Hereinafter, the present invention will be described in detail with reference to examples. However, the following examples are illustrative of the present invention, and the present invention is not limited to the following examples.

Example  One. K562  cell( Human myelogenous leukemia  Induction of differentiation into cell cultures and megakaryocytes

The present inventors used K562 cells, a human myeloid leukemia cell line, as hematopoietic stem cells, and K562 and OP9 bone marrow stromal cells were purchased from the American Type Culture Collection, Rockville, MD.

The OP9 bone marrow lipid cell line was adjusted to 1 × 10 ⁵ per well and dispensed in a 6-well culture dish to a-MEM fed 20% heat-inactivated FBS, 0.5% penicillin / streptomycin and 1.5 g / L sodium bicarbonate. Cells were incubated for 24 hours to bring the cells into a single membrane. Confirm that the OP cells were evenly distributed at the bottom, adjust the K562 cells to 1 × 10 ⁵ per well, divide them on the OP cells in each well, and co-culture with the OP cells, and (R) -NALPLE to these K562 cells. (See Korean Patent No. 10-0688261) was treated with a concentration of 40 μg / ml to induce differentiation into megakaryocytes.

Example  2. mRNA  Separation and Oligonucleotides  Array

MRNA of undifferentiated K562 cells and cells induced compound differentiation into megakaryocytes by the method of Example 1 was extracted. To specifically examine the gene expression patterns during differentiation, cells at 6, 12, 24, 48, 72, 96 and 120 hours after compound treatment were separated using RNeasy mini kit from Qiagen (USA), respectively. , 1 μg of RNA was used to analyze the oligonucleotide array of macrogens.
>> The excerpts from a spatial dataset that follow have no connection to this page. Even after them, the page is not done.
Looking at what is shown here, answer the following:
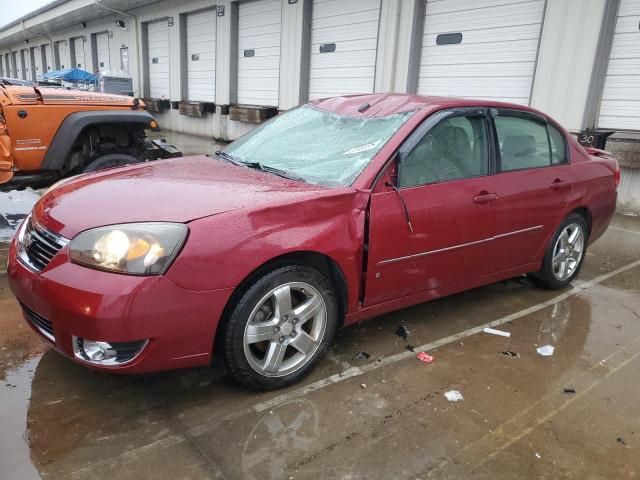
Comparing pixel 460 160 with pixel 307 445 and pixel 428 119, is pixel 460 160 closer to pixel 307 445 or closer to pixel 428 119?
pixel 428 119

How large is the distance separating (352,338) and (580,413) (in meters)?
1.38

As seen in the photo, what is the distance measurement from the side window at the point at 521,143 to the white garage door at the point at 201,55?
42.1ft

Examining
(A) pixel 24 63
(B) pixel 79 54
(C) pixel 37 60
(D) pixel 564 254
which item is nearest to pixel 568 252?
(D) pixel 564 254

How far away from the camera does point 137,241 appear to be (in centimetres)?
223

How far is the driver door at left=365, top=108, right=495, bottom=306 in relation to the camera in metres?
2.90

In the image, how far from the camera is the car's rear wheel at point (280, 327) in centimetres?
244

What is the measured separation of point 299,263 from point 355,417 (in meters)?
0.82

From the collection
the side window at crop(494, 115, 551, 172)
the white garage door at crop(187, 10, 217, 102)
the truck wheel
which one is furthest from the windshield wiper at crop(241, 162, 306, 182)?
the white garage door at crop(187, 10, 217, 102)

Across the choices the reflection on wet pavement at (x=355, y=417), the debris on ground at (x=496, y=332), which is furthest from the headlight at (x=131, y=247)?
the debris on ground at (x=496, y=332)

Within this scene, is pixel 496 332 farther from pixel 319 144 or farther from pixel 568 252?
pixel 319 144

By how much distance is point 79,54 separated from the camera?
24.4 metres

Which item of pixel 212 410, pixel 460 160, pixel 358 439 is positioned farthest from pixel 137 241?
pixel 460 160

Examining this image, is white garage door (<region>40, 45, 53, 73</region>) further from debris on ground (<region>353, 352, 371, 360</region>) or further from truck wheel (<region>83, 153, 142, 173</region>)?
debris on ground (<region>353, 352, 371, 360</region>)

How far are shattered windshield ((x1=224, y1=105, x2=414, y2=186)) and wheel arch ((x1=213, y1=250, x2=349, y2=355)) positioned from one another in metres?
0.46
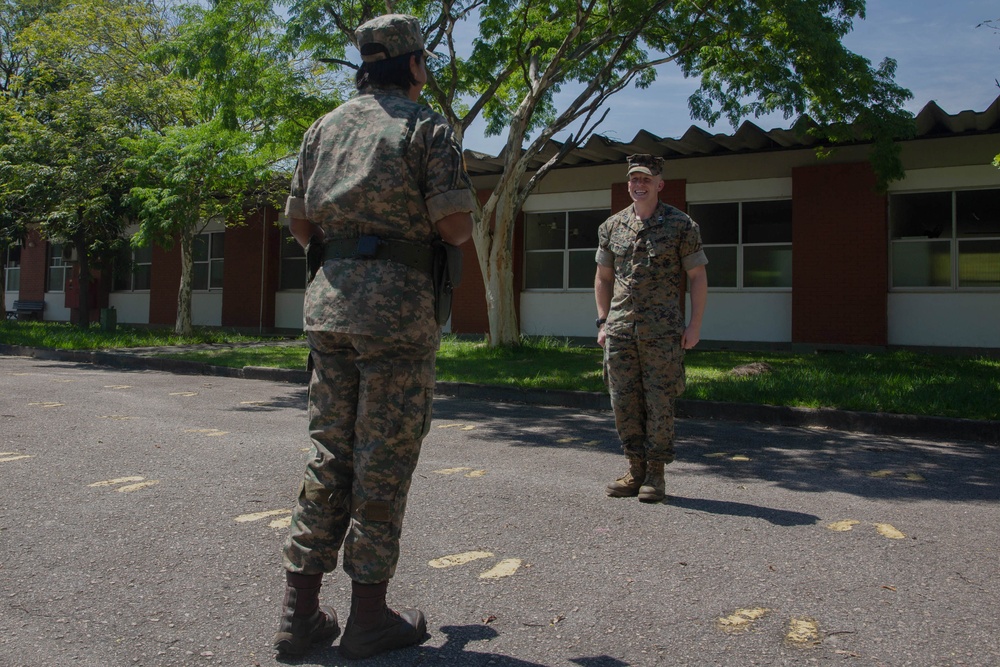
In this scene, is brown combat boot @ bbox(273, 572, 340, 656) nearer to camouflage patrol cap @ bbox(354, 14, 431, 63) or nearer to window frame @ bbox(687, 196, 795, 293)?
camouflage patrol cap @ bbox(354, 14, 431, 63)

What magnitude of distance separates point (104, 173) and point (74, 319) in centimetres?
1069

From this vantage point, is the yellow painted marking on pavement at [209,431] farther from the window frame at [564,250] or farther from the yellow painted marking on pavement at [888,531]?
the window frame at [564,250]

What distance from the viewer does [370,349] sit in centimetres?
254

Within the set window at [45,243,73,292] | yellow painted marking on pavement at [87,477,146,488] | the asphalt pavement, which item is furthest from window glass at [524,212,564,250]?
window at [45,243,73,292]

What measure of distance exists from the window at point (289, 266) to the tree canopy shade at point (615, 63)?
30.3 ft

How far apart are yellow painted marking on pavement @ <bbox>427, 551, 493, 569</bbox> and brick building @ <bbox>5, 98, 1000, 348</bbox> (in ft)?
40.4

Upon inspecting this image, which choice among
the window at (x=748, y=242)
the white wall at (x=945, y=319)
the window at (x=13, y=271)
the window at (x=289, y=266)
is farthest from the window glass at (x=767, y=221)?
the window at (x=13, y=271)

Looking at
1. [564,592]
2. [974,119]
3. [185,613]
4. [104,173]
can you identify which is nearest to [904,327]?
[974,119]

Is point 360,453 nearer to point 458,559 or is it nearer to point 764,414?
point 458,559

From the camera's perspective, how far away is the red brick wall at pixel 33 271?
2972cm

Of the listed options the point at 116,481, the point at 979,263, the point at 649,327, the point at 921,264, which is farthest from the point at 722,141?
the point at 116,481

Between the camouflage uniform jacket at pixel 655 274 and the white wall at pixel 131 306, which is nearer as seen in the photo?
the camouflage uniform jacket at pixel 655 274

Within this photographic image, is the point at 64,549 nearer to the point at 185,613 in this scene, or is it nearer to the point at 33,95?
the point at 185,613

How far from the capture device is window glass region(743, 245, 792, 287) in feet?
53.6
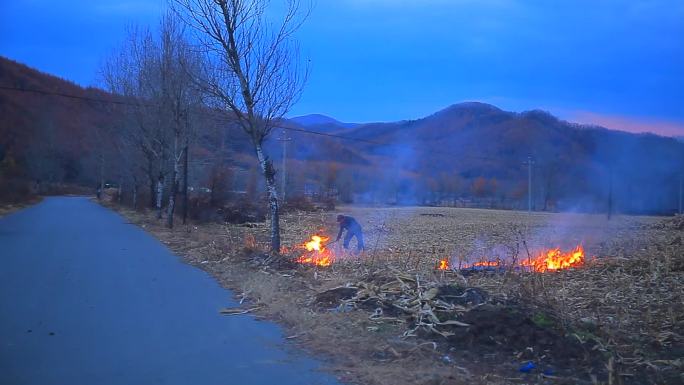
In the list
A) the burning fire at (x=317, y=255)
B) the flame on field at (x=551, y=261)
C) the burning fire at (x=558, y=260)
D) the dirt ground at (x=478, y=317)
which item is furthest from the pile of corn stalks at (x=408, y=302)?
the burning fire at (x=558, y=260)

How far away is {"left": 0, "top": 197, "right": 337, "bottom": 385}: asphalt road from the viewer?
17.2 ft

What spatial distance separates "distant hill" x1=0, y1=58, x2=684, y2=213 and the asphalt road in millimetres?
7588

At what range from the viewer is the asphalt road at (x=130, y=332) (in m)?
5.24

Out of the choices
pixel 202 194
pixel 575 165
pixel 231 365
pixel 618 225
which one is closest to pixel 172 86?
pixel 202 194

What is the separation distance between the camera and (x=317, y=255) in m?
13.4

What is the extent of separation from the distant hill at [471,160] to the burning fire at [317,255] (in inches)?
200

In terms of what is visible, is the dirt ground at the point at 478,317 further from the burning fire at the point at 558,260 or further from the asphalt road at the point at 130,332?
the asphalt road at the point at 130,332

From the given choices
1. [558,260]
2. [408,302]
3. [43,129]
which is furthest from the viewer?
[43,129]

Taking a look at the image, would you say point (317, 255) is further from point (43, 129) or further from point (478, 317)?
point (43, 129)

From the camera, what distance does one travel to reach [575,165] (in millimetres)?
17312

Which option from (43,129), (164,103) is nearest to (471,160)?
(164,103)

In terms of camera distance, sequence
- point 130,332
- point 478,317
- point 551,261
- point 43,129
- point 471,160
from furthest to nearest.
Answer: point 43,129 → point 471,160 → point 551,261 → point 130,332 → point 478,317

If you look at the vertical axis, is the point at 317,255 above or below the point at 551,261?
below

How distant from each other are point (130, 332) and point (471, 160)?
25.5m
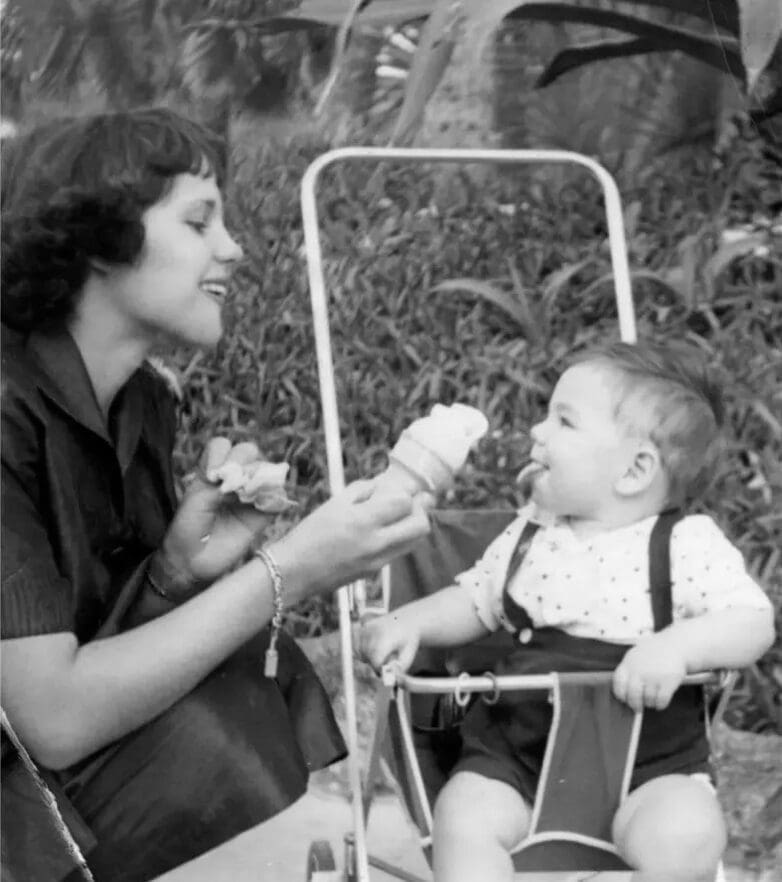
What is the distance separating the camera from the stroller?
1.36 m

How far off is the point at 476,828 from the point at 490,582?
0.99ft

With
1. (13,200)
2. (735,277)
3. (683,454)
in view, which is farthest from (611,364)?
(735,277)

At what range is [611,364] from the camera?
1.54m

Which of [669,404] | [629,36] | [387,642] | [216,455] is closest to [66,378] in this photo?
[216,455]

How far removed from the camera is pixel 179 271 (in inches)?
54.5

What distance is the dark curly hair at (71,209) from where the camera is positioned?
4.44ft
As a result, we selected 67 genes whose expression level was increased by 5 times or more in undifferentiated K562 cells compared to undifferentiated K562, and selected these genes as transcription factor receptor, unclear function, selective calcium binding protein, and phosphatase. Of these genes after categorizing them as signal molecules, selective regulators, proteases, nucleic acid binding, cytoskeletal proteins, kinases, cytotoxic molecules, transferases, synthase, hydrolase defense / immune and unclassified molecular functions. Four genes KLF2 (Kruppel-like factor2), LOC138255 (OTTHUMP00000021439), growth differentiation factor 15 (GDF15), and INHBE (inhibin, betaE), which can be used as markers specific for cells differentiated into megakaryocytes with a 10-fold increase in expression Selected.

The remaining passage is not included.